• **About this exercise**
An exact transcription of every entry is required. Images are not part of it.

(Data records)
↓

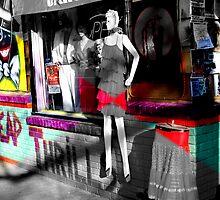 Cheap Thrills by Lenny La Rue, IPA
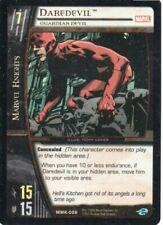 Marvel VS CCG - Marvel Knights - Daredevil #6 Foil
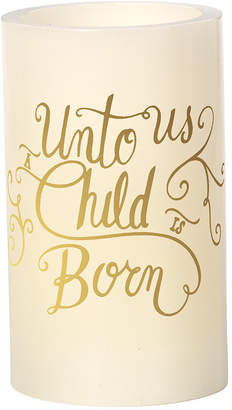 Precious Moments Unto Us A Child Is Born Flameless Candle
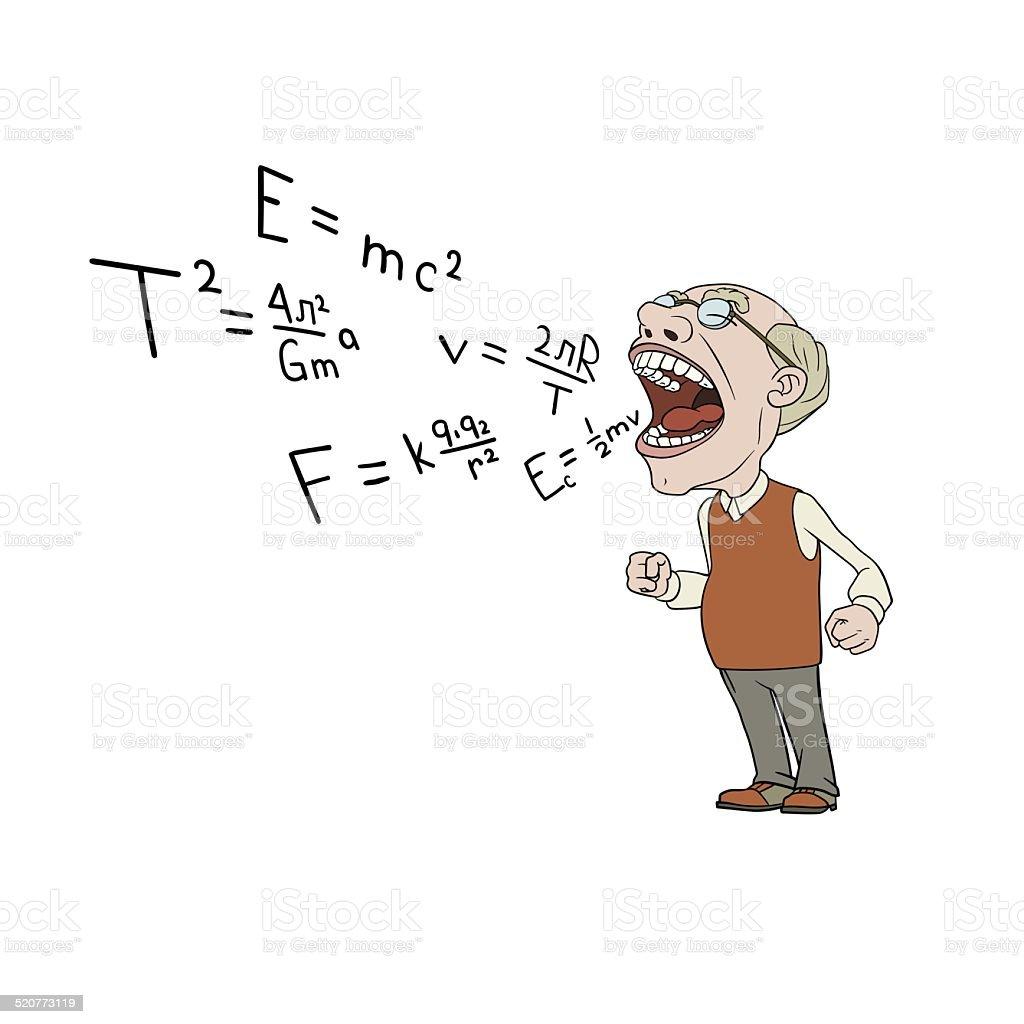 angry professor vector art illustration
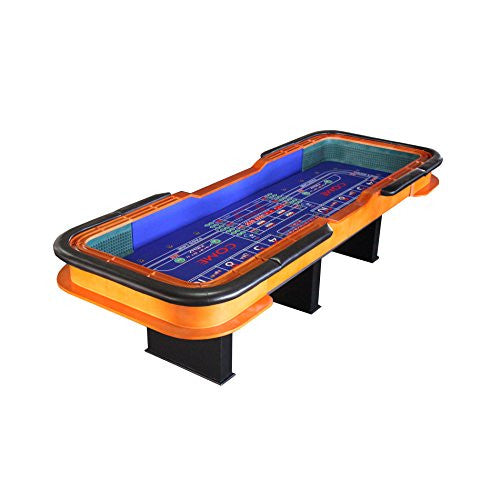 12 Foot Deluxe Craps Dice Table With Diamond Rubber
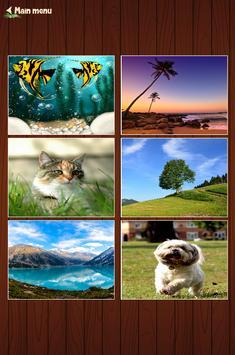 Puzzle Dazzle screenshot 5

↑

• **Task answer**
 Cheap Thrills by Lenny La Rue, IPA
 Marvel VS CCG - Marvel Knights - Daredevil #6 Foil
 Precious Moments Unto Us A Child Is Born Flameless Candle
 angry professor vector art illustration
 12 Foot Deluxe Craps Dice Table With Diamond Rubber
 Puzzle Dazzle screenshot 5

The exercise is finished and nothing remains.